Exercise objective - Write out each entry again. Keep every word exactly as it is.

Extracted material -
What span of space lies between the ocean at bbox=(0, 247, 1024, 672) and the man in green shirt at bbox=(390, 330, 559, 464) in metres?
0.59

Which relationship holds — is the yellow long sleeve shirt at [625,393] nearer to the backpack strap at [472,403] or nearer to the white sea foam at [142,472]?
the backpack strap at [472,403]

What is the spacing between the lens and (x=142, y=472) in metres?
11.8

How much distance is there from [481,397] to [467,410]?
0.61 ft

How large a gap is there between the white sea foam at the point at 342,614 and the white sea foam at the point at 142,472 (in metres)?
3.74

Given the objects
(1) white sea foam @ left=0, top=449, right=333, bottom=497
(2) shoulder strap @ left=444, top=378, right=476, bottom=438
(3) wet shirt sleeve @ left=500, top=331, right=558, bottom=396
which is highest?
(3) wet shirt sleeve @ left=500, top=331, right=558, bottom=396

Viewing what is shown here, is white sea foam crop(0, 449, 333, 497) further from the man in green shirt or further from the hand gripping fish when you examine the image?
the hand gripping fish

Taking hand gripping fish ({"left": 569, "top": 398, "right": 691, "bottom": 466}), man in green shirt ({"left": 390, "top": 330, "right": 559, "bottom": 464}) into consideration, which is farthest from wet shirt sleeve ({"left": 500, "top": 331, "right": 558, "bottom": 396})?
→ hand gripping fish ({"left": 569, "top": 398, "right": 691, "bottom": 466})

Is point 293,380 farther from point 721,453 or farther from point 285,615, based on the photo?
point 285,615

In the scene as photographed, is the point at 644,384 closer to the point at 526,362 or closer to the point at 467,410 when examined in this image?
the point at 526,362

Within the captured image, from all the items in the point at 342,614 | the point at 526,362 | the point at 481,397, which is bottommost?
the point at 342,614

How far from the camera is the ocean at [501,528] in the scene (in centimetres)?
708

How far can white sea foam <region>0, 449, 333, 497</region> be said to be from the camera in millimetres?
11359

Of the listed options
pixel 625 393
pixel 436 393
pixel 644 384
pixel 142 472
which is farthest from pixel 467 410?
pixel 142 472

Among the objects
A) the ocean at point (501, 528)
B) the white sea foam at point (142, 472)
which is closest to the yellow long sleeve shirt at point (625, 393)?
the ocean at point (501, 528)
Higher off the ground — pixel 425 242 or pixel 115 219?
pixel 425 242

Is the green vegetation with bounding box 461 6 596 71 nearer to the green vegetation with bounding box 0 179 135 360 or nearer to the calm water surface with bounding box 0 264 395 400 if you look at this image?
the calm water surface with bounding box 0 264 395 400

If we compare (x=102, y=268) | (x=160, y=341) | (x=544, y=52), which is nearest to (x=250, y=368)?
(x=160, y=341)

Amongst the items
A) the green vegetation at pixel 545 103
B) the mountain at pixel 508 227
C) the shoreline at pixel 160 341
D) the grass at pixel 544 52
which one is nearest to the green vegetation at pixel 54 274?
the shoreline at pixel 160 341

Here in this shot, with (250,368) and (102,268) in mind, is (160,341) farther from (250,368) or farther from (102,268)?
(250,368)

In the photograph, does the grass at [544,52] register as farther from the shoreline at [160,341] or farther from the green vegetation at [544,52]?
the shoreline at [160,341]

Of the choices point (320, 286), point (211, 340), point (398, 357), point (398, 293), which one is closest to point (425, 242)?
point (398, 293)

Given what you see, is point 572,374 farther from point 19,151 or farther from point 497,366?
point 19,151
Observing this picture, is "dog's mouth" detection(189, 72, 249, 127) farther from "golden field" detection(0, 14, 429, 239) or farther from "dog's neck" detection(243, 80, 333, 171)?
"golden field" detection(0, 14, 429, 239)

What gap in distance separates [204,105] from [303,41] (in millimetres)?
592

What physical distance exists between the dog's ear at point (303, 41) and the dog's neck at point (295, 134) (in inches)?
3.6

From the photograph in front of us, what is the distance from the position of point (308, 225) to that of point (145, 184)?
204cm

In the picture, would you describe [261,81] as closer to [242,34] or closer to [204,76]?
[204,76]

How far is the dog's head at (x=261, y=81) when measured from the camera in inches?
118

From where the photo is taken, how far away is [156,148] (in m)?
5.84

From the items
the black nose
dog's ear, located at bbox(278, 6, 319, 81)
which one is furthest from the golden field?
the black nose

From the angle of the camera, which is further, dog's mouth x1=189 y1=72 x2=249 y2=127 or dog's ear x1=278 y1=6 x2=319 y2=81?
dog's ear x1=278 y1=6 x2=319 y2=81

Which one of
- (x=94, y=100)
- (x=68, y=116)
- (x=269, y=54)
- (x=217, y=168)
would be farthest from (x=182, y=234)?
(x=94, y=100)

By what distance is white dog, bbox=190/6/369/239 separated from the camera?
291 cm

Solution to this problem -
What span of space lies between the ocean at bbox=(0, 247, 1024, 672) and the man in green shirt at bbox=(390, 330, 559, 464) in metres?
0.59

Which relationship holds — is the yellow long sleeve shirt at [625,393] nearer to the backpack strap at [472,403] or nearer to the white sea foam at [142,472]?
the backpack strap at [472,403]

What is the spacing between the lens and (x=142, y=472) in metres?
11.8

How much distance is there from [481,397] to [467,410]?
0.61 ft

How large a gap is there between the white sea foam at the point at 342,614 and the white sea foam at the point at 142,472 (in metres)?
3.74

Given the objects
(1) white sea foam @ left=0, top=449, right=333, bottom=497
(2) shoulder strap @ left=444, top=378, right=476, bottom=438
(3) wet shirt sleeve @ left=500, top=331, right=558, bottom=396
which is highest?
(3) wet shirt sleeve @ left=500, top=331, right=558, bottom=396

Viewing what is shown here, is white sea foam crop(0, 449, 333, 497) further from the man in green shirt or further from the hand gripping fish when you examine the image?
the hand gripping fish

Taking hand gripping fish ({"left": 569, "top": 398, "right": 691, "bottom": 466}), man in green shirt ({"left": 390, "top": 330, "right": 559, "bottom": 464}) into consideration, which is farthest from wet shirt sleeve ({"left": 500, "top": 331, "right": 558, "bottom": 396})?
→ hand gripping fish ({"left": 569, "top": 398, "right": 691, "bottom": 466})

Is point 293,380 farther from point 721,453 or farther from point 285,615, based on the photo?
point 285,615

In the scene as photographed, is the point at 644,384 closer to the point at 526,362 or closer to the point at 467,410 when examined in this image?
the point at 526,362

Within the captured image, from all the items in the point at 342,614 | the point at 526,362 | the point at 481,397, which is bottommost?
the point at 342,614

How far from the camera is the ocean at [501,528] in the scene (in centimetres)?
708

How far can white sea foam <region>0, 449, 333, 497</region> be said to be from the camera in millimetres?
11359

Of the listed options
pixel 625 393
pixel 436 393
pixel 644 384
pixel 142 472
which is farthest from pixel 467 410?
pixel 142 472

Among the objects
A) the ocean at point (501, 528)
B) the white sea foam at point (142, 472)
which is closest to the yellow long sleeve shirt at point (625, 393)?
the ocean at point (501, 528)
Higher off the ground — pixel 425 242 or pixel 115 219?
pixel 425 242

Is the green vegetation with bounding box 461 6 596 71 nearer to the green vegetation with bounding box 0 179 135 360 or nearer to the calm water surface with bounding box 0 264 395 400 if you look at this image?
the calm water surface with bounding box 0 264 395 400

If we compare (x=102, y=268) | (x=160, y=341) | (x=544, y=52), which is nearest to (x=250, y=368)?
(x=160, y=341)

Amongst the items
A) the green vegetation at pixel 545 103
B) the mountain at pixel 508 227
C) the shoreline at pixel 160 341
D) the grass at pixel 544 52
which one is nearest to the green vegetation at pixel 54 274?
the shoreline at pixel 160 341

Here in this shot, with (250,368) and (102,268) in mind, is (160,341) farther from (250,368) or farther from (102,268)?
(250,368)

In the photograph, does the grass at [544,52] register as farther from the shoreline at [160,341] or farther from the green vegetation at [544,52]?
the shoreline at [160,341]

Of the choices point (320, 286), point (211, 340), point (398, 357), point (398, 293), which one is closest to point (425, 242)?
point (398, 293)

Given what you see, is point 572,374 farther from point 19,151 or farther from point 497,366?
point 19,151
Observing this picture, is "dog's mouth" detection(189, 72, 249, 127) farther from "golden field" detection(0, 14, 429, 239) or farther from "dog's neck" detection(243, 80, 333, 171)?
"golden field" detection(0, 14, 429, 239)

What gap in distance separates [204,105] from [303,41] (in millimetres)?
592

What physical distance exists between the dog's ear at point (303, 41) and the dog's neck at point (295, 134) (in inches)?
3.6

From the photograph in front of us, what is the distance from the position of point (308, 225) to that of point (145, 184)?
204cm

In the picture, would you describe [261,81] as closer to [242,34] or closer to [204,76]?
[204,76]

How far is the dog's head at (x=261, y=81) when measured from the camera in inches?
118

From where the photo is taken, how far away is [156,148] (in m)?
5.84

From the items
the black nose
dog's ear, located at bbox(278, 6, 319, 81)
which one is furthest from the golden field?
the black nose

From the angle of the camera, which is further, dog's mouth x1=189 y1=72 x2=249 y2=127 or dog's ear x1=278 y1=6 x2=319 y2=81?
dog's ear x1=278 y1=6 x2=319 y2=81

Which one of
- (x=94, y=100)
- (x=68, y=116)
- (x=269, y=54)
- (x=217, y=168)
would be farthest from (x=182, y=234)?
(x=94, y=100)

By what distance is white dog, bbox=190/6/369/239 separated from the camera?
291 cm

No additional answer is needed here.